Lorac Cosmetics has also jumped on the movie-themed bandwagon with its Disney Beauty and the Beast and Disney Pirates of the Carribean collections. In 2015, Covergirl launched a Star Wars collection. All the way back in 2010, MAC debuted its Venomous Villains Collection featuring Cruella de Vil, Maleficent and The Evil Queen from Snow White.

As this trend continues to grow and the launches get buzzier, pop culture makeup collections are proving to be a fun—and lucrative—way for brands to appeal to consumers by letting their fandom flags fly.

Bésame Cosmetics, a luxury vintage makeup brand based in California, recently teamed up with Disney to commemorate the 80th anniversary of "Snow White and the Seven Dwarfs" with the Snow White 1937 Collection. Global Cosmetic Industry talked with Bésame’s founder, Gabriela Hernandez, about why pop culture themed makeup collections are so appealing to today’s beauty consumers.

For those unfamiliar with Bésame Cosmetics, can you explain what being a luxury vintage makeup brand is all about? 

Gabriela Hernandez (GH): Bésame is a company based on things that have to do with history or things that have stories. We're more storytellers than we are makeup manufacturers. We like to transport people back to a different time or to different characters and how they were interpreted during that time. 

Bésame recently launched the Snow White 1937 Collection. What was the thought process of choosing Snow White specifically? Why Disney?

GH: Disney actually came to us. They were familiar with our store in Burbank because they have studios nearby and would come in an see our products. They thought what we were doing was interesting and that we would work well when telling the character's story in a genuine way. 
 
Snow White happened to fit us really well because she was the very first princess. The movie came out in 1937 and she was created a couple of years before that. All of the colors in the movie were chosen by the women who ran the ink and paint department at the studio. They mixed the paint and made all of the colors for Snow White, including her makeup colors. The colors reflect what was fashionable during that period of time because Snow White was real, she wasn't supposed to be a cartoon, she was supposed to be a girl. In the movie, she is sporting the look of the era and epitomizes what a fashionable lady was supposed to look like. She was very fashionable for her time and those colors continued to be fashionable. That's why we decided to represent those shades. They are the original shades of the ink from the movie and come from the archives. 

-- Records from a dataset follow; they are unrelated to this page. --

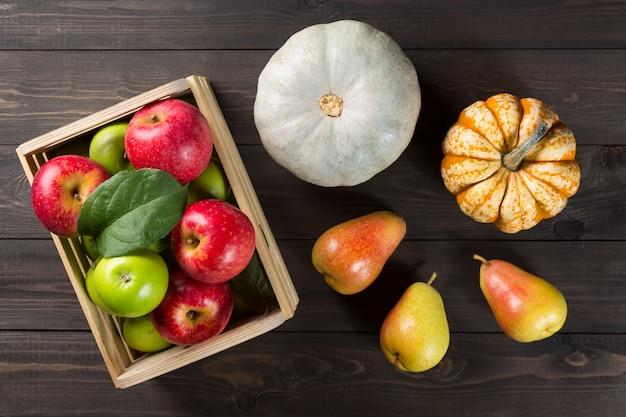Kürbise mit reifen äpfeln in einem kasten und birnen auf dunklem hölzernem. Premium Fotos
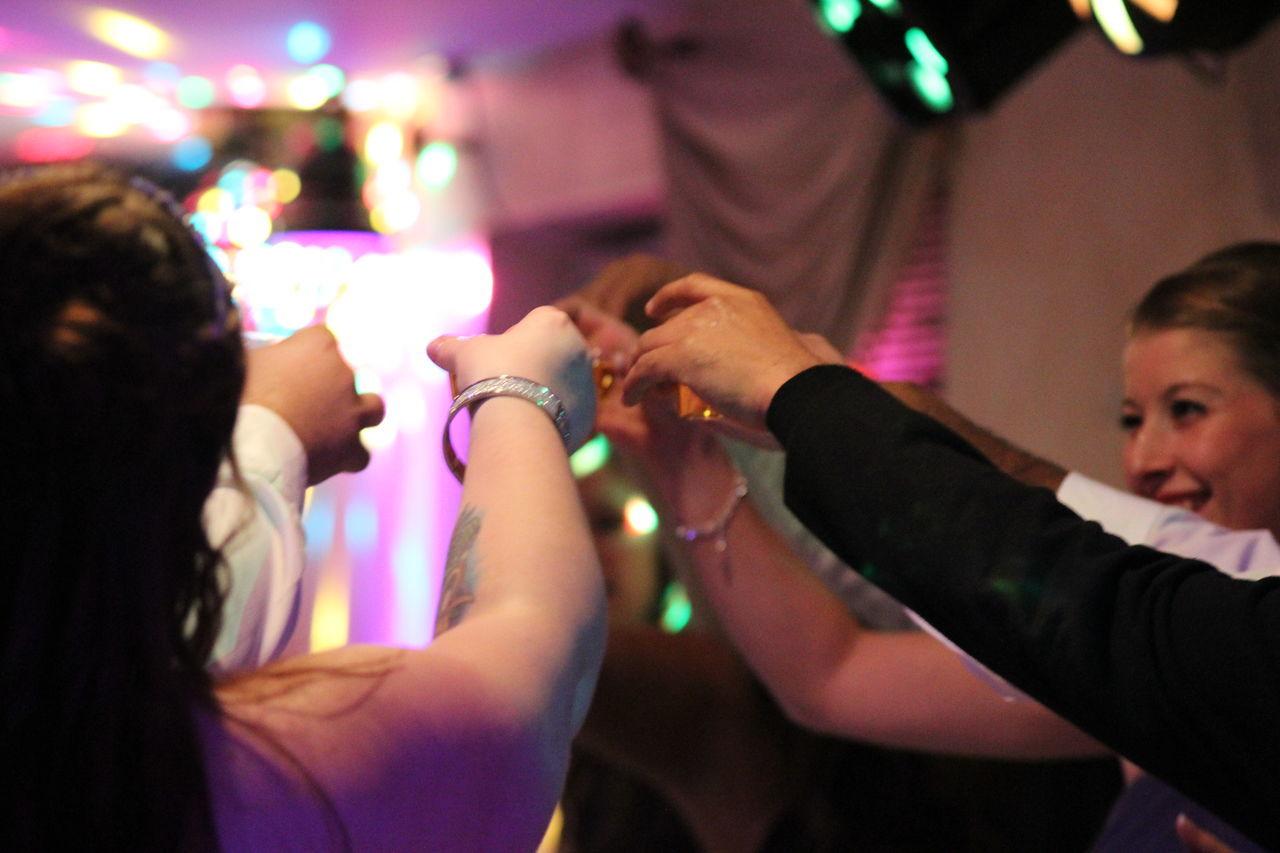 celebration, human hand, night, togetherness, illuminated, leisure activity, indoors, women, real people, human body part, men, friendship, close-up, people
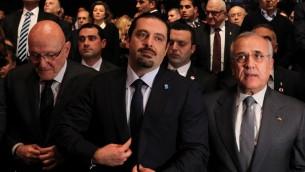 رئيس الوزراء اللبناني السابق سعد الحريري مع رئيس الوزراء اللبناني تمام سلام والرئيس اللبناني السابق ميشال سليمان، في حفل لاحياء الذكرى العاشرة لاغتيال رفيق الحريري 14 فبراير 2015 (ANWAR AMRO / AFP)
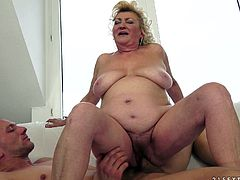 Tamara is a blonde mature with big natural tits being out by this guy stud before her wet pussy's nailed by a big cock.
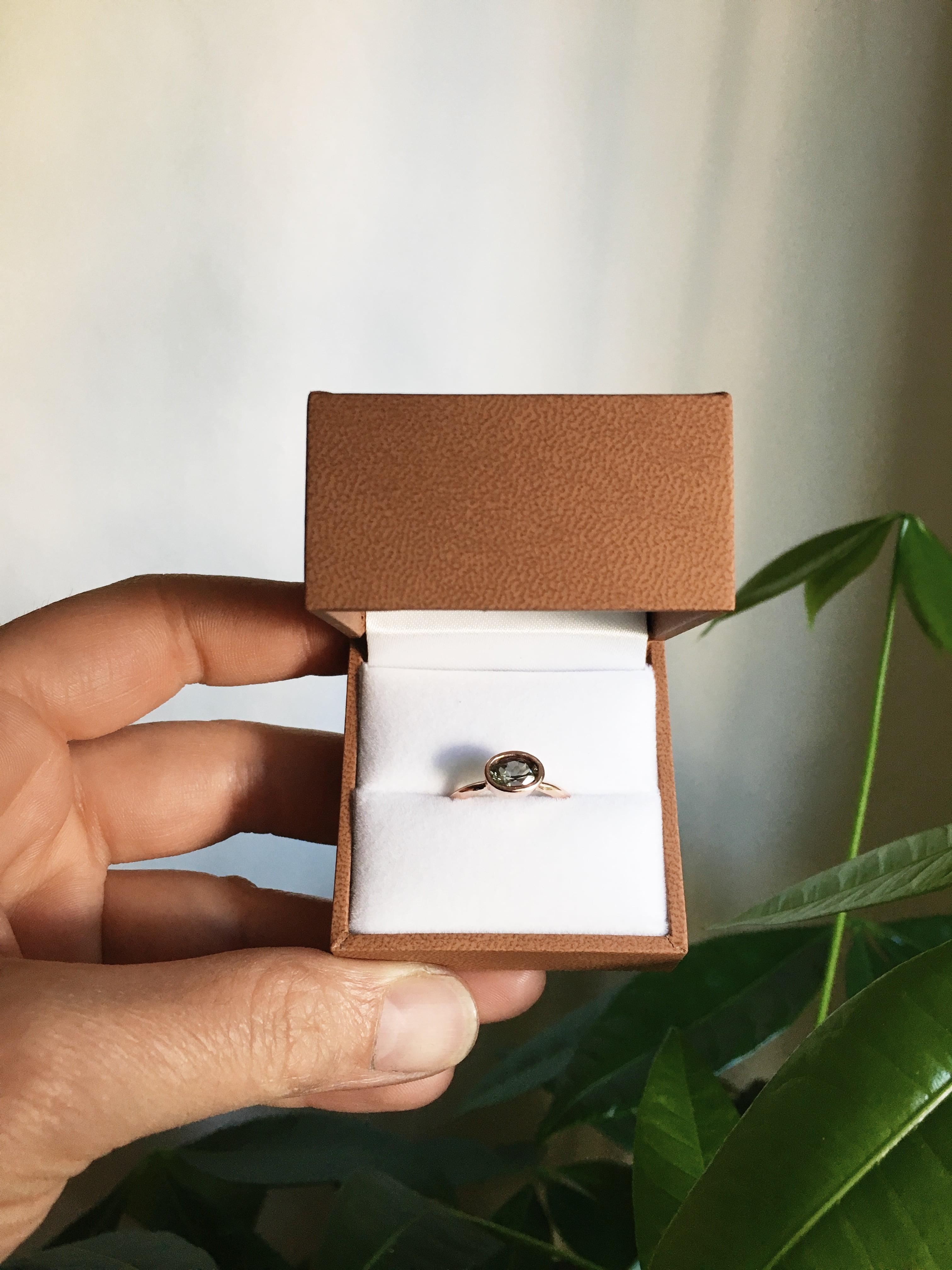 Oval Blue Oregon sunstone rose gold engagement ring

In your opinion, why are pop culture/movie/book themed cosmetic collections so popular right now? Why do they appeal to beauty consumers? 

GH: I think people want to reminisce and remember things from when they were younger. It's a feel-good thing. I think millennials are looking for that because they want to feel grounded in things from the past. Everything about millennial culture is so temporary and so fleeting. They don't have a lot of historical things to go by, so anything that has to do with the past gives them a feeling of heritage and something that has a lasting quality to it.

Would you be open to the possibility of other collections similar to the Snow White 1937 Collection? Is this something Bésame fans seem to be interested in or excited about?

GH: The response to this collection has been tremendous. We have sold out of the book and other products in the collection are close to being gone as well. I didn't expect this kind of response at all when I started working on this. I'm surprised people are such hardcore fans of Snow White.   

There is more of the collection coming out in February, to commemorate the wide release of "Snow White and the Seven Dwarfs." The film will be coming back to El Capitan Theatre in Hollywood and we will have a pop-up there to showcase some new bags and palettes. 
 
The next collection we have coming out is Agent Carter, which we have been working on with Marvel. The fans of that character really get into it.